Published on: 2026-06-06

Reading time: 10 min

Tags: #devops #cloud #fastapi #production

Situation

I deployed 3 FastAPI projects to 3 different clouds. Here's what actually happened (not marketing speak):

contest-agent → Google Cloud Run
ai-insight-curator → Railway
ai-lifelogger → Oracle Cloud Always Free

1. Google Cloud Run: 20+ Deployments Before Discovering the Real Problem

Issue: "Container Failed to Start"

Deployed 20+ times, same error every time:

Build: SUCCESS ✅
Push: SUCCESS ✅
Start: TIMEOUT ❌
Port 8080 binding: TIMEOUT ❌

Root cause: FastAPI startup was blocking port binding with I/O operations

# ❌ Problem code (startup blocks port binding)
@asynccontextmanager
async def lifespan(app: FastAPI):
 await telegram_client.send_message("Starting...") # I/O blocking
 db_check = await db.test_connection() # I/O blocking 
 scheduler.start() # Heavy init
 yield

Cloud Run waits for port binding to complete before health checks.
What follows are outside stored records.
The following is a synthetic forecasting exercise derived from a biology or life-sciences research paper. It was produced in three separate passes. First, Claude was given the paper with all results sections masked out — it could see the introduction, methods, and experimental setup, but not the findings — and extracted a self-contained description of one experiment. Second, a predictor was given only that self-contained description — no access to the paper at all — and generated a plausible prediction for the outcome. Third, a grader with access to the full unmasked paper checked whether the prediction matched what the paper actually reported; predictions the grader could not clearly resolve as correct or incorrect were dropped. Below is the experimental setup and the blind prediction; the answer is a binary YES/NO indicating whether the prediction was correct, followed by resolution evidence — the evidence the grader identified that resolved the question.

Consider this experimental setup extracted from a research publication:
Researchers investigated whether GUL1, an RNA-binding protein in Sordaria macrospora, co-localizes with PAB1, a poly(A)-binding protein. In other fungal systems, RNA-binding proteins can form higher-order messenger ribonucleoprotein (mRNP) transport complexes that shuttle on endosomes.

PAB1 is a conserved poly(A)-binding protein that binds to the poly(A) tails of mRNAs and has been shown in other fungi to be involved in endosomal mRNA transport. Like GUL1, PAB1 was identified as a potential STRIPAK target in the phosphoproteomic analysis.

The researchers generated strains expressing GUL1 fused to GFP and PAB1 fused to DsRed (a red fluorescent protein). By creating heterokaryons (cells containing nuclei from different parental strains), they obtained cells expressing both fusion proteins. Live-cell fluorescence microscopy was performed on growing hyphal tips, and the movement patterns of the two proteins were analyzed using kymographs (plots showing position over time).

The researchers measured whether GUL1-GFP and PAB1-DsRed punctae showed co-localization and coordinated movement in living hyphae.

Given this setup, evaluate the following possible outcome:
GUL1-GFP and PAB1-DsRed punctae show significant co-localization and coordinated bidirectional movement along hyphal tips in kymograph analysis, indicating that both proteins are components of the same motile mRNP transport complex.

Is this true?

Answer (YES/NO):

Startup blocking = timeout.

Solution: Lazy Loading

# ✅ Fixed code (startup returns immediately)
_initialized = False

async def lazy_init():
 global _initialized
 if _initialized:
 return
 _initialized = True
 await telegram_client.send_message("Started")
 scheduler.start()

@app.post("/webhook")
async def webhook(request: Request):
 await lazy_init() # Init on first actual request
 ...

Result: Startup 100ms (was 60s+ timeout), port binding immediate, health check passes.

Key Lesson: Start Minimal

Don't deploy a complex system all at once. Lessons learned:

# Phase 1: Just "/" endpoint
@app.get("/")
async def root():
 return {"status": "ok"}
# → Deploy, test, pass ✅

# Phase 2: Add health check
@app.get("/health")
async def health():
 return {"status": "healthy"}
# → Deploy, test, pass ✅

# Phase 3-N: Gradually add features
# Each phase = one deployment test

2. Railway: The "Simple" Illusion

Advantages

  • Git push → auto-deploy (very fast)
  • PostgreSQL, Redis built-in
  • Intuitive dashboard

Reality Check

Cost surprises:

Expected: $10/month
Actual: $25/month (250% overage)

Reason:
- 1 vCPU + 512MB RAM always running
- No cold start = memory always consumed
- Bandwidth costs added up

Memory leak detection is hard:

Hour 1: 150MB ✅
Hour 2: 180MB
Hour 3: 220MB
Hour 4: 260MB (OOM incoming)

Cause: RSS feed crawler not releasing memory

Auto-deploy is a double-edged sword:

  • Con: Changes go live without testing
  • Con: Need fast rollback procedure

How I Actually Operate It

# Before pushing to main:
pytest # Run tests
pylint # Lint check
docker build && docker run # Local test

# Only push after passing:
git push origin main # Auto-deploys

3. Oracle Cloud Always Free: Free but Demanding

Advantages

  • Completely free (4 CPU, 24GB RAM, 200GB storage)
  • No limits
  • Full SSH control

Real Problems

Problem #1: 1GB instance, pip install fails

MemoryError during pip install

Reason: 1GB RAM instance can't handle 
all packages at once

Solution:

# Add swap
sudo fallocate -l 8G /swapfile
sudo mkswap /swapfile
sudo swapon /swapfile

# Or: Install only essentials
pip install --no-cache-dir anthropic supabase python-telegram-bot

Problem #2: Docker vs Local Mismatch

Local: anthropic==0.40.0 (already installed)
Docker: Fresh install reads requirements.txt
 - anthropic==0.40.0
 - langchain-anthropic needs anthropic>=0.41.0
 → pip can't resolve

Solution: Remove version pins, let pip resolve

DON'T: anthropic==0.40.0, supabase==2.0.0, ...
DO: anthropic, supabase (let pip figure it out)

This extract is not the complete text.